-- START OF INPUT MATERIAL --

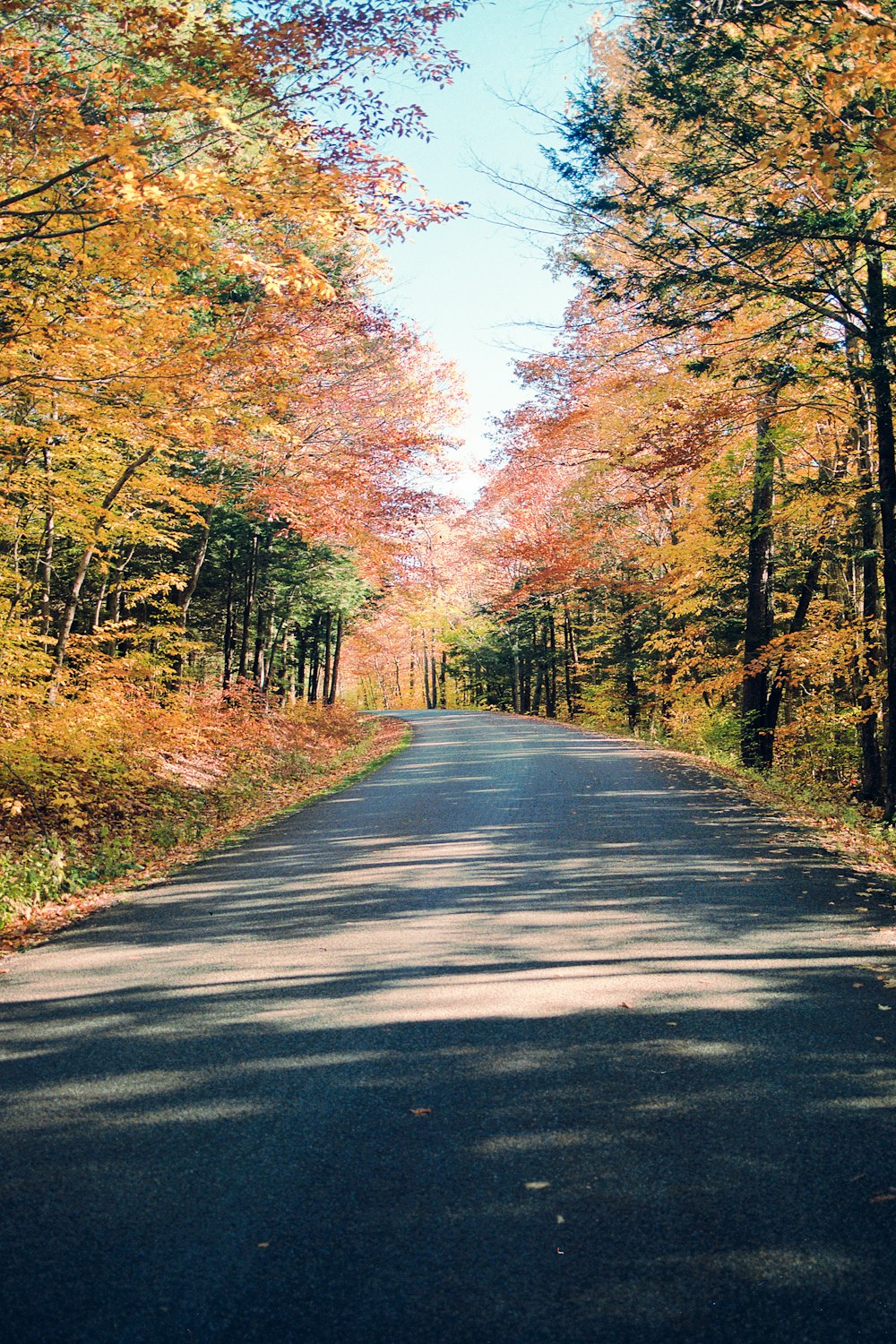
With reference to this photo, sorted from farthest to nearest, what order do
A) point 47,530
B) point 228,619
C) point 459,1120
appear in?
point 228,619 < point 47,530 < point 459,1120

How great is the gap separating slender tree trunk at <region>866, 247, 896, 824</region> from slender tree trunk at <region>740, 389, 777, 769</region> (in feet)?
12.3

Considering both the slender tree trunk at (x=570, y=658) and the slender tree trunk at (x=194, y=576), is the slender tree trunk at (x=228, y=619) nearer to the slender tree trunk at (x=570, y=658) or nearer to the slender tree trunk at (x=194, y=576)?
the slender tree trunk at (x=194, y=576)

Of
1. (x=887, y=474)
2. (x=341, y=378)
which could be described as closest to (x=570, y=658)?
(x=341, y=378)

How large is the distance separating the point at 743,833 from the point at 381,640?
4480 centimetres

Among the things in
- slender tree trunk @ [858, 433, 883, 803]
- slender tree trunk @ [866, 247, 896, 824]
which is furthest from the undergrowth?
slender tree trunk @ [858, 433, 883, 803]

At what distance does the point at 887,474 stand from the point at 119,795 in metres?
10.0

-- END OF INPUT MATERIAL --

Format every line of the data above as a Markdown table with the columns "Row" and "Line," numbering the rows in order. Skip blank lines and leave out the picture.

| Row | Line |
|---|---|
| 1 | With reference to this photo, sorted from farthest to nearest, what order do |
| 2 | A) point 47,530 |
| 3 | B) point 228,619 |
| 4 | C) point 459,1120 |
| 5 | appear in? |
| 6 | point 228,619 < point 47,530 < point 459,1120 |
| 7 | How great is the gap separating slender tree trunk at <region>866, 247, 896, 824</region> from slender tree trunk at <region>740, 389, 777, 769</region> (in feet)? |
| 8 | 12.3 |
| 9 | Considering both the slender tree trunk at (x=570, y=658) and the slender tree trunk at (x=194, y=576), is the slender tree trunk at (x=228, y=619) nearer to the slender tree trunk at (x=570, y=658) or nearer to the slender tree trunk at (x=194, y=576)? |
| 10 | the slender tree trunk at (x=194, y=576) |
| 11 | Of |
| 12 | 1. (x=887, y=474) |
| 13 | 2. (x=341, y=378) |
| 14 | which could be described as closest to (x=570, y=658)? |
| 15 | (x=341, y=378) |
| 16 | How large is the distance separating the point at 743,833 from the point at 381,640? |
| 17 | 4480 centimetres |
| 18 | Among the things in |
| 19 | - slender tree trunk @ [858, 433, 883, 803] |
| 20 | - slender tree trunk @ [866, 247, 896, 824] |
| 21 | which is furthest from the undergrowth? |
| 22 | slender tree trunk @ [858, 433, 883, 803] |
| 23 | At what distance does the point at 887,474 stand from the point at 119,795 in metres? |
| 24 | 10.0 |